Italian restaurants love to sprinkle parmesan cheese on, well, everything. They treat it like it’s some kind of magical, vomit-scented (parmesan cheese smells like barf. Seriously. Google it.) pixie dust puked up by the world’s grossest fairy. This would be fine, if they would just mention it somewhere – anywhere – on the menu. But they usually don’t. So whenever ordering Italian, always assume everything will have parm dumped on it and order accordingly.

Pizza Protips

So, the restaurant you’re at has pizza on the menu. Great! It should be as easy as just ordering one without the cheese and loading it with veggies (and pineapple, because you’re not one of those awful people who don’t like pineapple on your pizza), right?

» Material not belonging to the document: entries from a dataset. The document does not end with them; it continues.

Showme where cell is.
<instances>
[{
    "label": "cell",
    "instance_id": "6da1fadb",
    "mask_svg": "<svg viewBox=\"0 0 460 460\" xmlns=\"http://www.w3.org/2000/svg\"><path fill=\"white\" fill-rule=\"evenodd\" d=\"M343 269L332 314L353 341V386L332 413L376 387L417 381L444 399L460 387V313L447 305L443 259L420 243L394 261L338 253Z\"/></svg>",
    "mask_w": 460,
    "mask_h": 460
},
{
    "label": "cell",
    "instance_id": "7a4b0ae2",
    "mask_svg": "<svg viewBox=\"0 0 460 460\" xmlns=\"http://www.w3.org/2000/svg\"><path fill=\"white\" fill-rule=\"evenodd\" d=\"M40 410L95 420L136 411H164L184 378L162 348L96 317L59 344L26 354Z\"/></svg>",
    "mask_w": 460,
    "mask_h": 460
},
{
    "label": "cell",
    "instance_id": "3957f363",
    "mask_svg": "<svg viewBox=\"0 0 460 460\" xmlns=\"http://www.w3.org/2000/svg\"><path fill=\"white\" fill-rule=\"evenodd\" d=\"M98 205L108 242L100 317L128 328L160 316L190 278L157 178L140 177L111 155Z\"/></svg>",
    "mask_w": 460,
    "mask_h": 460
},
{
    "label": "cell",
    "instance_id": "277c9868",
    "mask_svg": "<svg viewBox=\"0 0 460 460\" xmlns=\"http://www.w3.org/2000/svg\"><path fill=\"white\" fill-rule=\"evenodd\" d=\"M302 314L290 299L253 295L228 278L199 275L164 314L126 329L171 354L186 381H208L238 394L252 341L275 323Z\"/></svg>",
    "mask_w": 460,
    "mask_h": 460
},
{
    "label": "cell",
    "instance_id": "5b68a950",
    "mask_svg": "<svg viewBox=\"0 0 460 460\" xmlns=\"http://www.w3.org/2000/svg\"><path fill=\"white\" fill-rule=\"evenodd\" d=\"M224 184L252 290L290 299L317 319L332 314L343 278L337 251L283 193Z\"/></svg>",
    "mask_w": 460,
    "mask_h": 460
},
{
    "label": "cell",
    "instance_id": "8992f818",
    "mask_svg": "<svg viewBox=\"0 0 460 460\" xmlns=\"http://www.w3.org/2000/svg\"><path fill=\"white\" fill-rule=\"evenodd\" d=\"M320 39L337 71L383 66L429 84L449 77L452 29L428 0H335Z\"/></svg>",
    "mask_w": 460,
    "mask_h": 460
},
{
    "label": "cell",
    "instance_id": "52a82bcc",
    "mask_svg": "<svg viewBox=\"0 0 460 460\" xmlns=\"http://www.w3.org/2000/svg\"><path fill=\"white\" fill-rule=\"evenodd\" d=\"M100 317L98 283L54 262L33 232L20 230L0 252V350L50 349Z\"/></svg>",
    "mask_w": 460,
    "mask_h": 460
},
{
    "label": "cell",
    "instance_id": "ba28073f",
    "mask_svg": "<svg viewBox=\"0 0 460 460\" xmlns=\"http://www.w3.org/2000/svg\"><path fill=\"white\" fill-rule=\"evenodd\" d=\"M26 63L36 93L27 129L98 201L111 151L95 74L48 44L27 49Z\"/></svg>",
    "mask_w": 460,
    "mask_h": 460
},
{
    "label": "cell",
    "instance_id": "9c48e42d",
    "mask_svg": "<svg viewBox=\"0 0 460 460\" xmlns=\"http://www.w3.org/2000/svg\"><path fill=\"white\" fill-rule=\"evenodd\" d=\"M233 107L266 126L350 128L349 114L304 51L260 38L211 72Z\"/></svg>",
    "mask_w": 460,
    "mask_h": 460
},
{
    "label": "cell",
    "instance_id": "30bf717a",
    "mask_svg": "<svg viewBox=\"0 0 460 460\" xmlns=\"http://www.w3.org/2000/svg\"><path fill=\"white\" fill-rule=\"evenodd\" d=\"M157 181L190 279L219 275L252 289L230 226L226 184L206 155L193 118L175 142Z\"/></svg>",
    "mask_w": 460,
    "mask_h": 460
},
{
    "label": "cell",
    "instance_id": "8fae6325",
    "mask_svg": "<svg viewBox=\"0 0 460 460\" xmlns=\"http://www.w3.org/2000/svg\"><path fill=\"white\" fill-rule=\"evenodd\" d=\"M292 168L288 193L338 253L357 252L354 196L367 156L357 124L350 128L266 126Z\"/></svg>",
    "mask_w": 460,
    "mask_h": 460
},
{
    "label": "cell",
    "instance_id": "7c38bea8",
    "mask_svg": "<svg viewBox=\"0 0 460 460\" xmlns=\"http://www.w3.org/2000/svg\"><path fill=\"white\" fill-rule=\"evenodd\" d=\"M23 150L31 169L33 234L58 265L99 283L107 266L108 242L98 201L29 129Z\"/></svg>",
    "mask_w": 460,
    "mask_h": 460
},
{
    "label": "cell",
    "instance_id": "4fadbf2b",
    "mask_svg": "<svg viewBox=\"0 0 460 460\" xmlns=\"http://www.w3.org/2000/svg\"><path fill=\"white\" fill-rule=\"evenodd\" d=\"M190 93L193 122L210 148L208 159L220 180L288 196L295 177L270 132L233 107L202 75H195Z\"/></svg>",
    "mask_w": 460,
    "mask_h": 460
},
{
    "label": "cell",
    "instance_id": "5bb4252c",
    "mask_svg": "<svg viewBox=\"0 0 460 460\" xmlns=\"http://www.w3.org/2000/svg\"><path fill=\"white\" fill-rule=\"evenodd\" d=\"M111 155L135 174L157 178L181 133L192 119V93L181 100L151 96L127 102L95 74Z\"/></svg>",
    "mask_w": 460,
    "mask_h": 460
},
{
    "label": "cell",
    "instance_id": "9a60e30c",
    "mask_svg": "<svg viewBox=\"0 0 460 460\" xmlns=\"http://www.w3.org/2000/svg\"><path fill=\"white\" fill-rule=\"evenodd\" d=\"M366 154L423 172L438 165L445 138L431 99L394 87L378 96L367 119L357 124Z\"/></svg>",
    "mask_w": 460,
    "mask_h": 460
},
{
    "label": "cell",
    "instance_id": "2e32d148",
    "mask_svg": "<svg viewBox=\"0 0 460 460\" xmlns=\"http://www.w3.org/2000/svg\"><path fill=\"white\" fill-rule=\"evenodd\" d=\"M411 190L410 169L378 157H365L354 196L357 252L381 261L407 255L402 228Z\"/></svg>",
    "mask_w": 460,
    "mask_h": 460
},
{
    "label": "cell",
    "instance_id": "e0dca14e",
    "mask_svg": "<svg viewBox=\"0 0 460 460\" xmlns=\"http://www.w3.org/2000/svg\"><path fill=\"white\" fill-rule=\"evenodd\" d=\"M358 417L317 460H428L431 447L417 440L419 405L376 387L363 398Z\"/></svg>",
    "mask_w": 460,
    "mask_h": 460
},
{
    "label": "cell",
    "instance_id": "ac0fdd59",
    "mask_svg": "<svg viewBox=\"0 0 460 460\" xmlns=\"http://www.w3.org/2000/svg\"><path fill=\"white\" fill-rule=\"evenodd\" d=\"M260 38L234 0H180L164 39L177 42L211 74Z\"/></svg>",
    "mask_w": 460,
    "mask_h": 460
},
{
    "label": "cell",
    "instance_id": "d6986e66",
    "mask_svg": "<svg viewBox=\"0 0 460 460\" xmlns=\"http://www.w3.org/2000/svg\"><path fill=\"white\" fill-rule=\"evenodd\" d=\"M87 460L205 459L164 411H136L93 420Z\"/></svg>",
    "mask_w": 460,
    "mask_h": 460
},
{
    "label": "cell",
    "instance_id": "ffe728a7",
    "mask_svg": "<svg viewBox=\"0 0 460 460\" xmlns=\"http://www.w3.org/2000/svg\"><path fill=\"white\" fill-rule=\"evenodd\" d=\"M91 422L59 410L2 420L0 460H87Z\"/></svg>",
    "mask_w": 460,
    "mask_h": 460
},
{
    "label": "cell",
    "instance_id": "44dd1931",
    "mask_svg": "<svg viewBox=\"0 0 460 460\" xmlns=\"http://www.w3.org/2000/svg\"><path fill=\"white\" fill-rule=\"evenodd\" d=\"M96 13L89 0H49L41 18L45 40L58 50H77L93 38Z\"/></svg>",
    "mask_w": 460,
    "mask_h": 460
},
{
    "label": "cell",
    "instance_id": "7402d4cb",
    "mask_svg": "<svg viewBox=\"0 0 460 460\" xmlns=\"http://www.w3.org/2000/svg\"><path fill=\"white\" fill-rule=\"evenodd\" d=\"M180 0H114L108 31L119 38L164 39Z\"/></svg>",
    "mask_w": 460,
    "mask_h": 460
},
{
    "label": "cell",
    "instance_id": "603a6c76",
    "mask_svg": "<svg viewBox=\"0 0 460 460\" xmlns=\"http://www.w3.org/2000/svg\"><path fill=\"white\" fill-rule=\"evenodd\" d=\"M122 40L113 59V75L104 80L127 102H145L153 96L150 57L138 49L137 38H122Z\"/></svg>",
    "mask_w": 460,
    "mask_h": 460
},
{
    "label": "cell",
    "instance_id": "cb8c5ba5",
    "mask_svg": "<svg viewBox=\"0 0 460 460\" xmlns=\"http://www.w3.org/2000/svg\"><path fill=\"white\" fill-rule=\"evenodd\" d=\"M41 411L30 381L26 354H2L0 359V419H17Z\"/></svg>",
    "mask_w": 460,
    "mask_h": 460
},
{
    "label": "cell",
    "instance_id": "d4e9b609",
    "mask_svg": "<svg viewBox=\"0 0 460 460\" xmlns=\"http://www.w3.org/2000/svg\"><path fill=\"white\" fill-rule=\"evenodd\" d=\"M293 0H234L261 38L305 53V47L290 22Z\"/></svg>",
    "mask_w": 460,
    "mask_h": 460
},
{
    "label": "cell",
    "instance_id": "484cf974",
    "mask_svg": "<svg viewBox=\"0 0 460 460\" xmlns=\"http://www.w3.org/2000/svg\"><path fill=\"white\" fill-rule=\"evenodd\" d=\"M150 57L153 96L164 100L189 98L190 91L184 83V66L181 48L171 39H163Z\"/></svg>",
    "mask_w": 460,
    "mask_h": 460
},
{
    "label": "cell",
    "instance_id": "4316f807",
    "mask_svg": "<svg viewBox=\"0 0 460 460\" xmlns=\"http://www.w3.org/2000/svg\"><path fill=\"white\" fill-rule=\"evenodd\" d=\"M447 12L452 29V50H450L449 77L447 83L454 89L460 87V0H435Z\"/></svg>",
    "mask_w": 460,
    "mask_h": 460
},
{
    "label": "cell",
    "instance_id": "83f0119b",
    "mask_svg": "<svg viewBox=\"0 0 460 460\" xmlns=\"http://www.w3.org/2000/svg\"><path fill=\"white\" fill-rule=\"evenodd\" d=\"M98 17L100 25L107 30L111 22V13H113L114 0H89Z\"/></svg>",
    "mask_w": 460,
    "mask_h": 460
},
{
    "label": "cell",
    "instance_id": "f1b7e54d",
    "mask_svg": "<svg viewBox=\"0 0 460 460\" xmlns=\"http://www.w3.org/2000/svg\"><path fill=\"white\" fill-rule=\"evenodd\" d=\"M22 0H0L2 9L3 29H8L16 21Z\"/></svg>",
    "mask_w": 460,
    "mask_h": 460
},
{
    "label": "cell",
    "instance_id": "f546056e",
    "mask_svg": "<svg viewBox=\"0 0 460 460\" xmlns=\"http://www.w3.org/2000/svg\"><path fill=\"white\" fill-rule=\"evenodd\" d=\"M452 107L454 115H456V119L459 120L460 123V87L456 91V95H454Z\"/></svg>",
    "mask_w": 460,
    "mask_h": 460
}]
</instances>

This is the leader of the free world. Sorry, I don’t really have a funny caption for this.

When it comes to pizza, there’s actually a lot of potential for heartbreak. Here’s how to avoid any pizza pitfalls:

  • Cheese: Instead of just specifying “no cheese,” say something like “Can I substitute pineapple for cheese because I’m not one of those awful people who don’t like pineapple on their pizza?” Pizza places are generally pretty cool about letting you swap cheese for an ingredient, saving you money on toppings. And speaking of cheese, see directly above regarding parmesan; if you’re at an Italian joint, assume your “cheeseless” pizza will have parm on it. Because apparently that makes sense to some people.
  • Crust: while a restaurant may not use any animal ingredients in their crust, some give it an egg wash or brush it with butter at some point in the pizza making process. Most likely just to spite vegans.
  • Sauce: this shit might not even be vegetarian, let alone vegan. Some sauces out there are actually made with chicken juice or some kind of beef-based nastiness. This is really pretty rare, though, so while you can probably get away with just asking whether or not the sauce has dairy in it, I’ll let you decide if you really want to roll the dice on this one.

Burger Time

You may have found a veggie burger that’s vegan, but that (weirdly) doesn’t mean the bun is. If it’s not, find out if you can substitute some other kind of bun or bread that is. Or you can be one of those gluten-hating lunatics and skip the bread entirely and just get your burger wrapped in lettuce instead (wow…even just typing that made me sad). You’ll also want to ask if they butter the bun.

If cheese is an option, swap it out for avocado for that fatty, creamy goodness without the blood and pus.

No Soup For You (Maybe)

“Vegetable soup” doesn’t mean “just vegetable soup.” Unless otherwise stated, never assume seemingly meat-free soups are made with veggie broth and not something wrung out of a dead animal. 

Also, some restaurants like to get cute and toss some croutons or other potentially non-vegan shit into their soups without mentioning it on the menu. It’s worth checking with your server, even if you’ve already confirmed that the soup itself is vegan.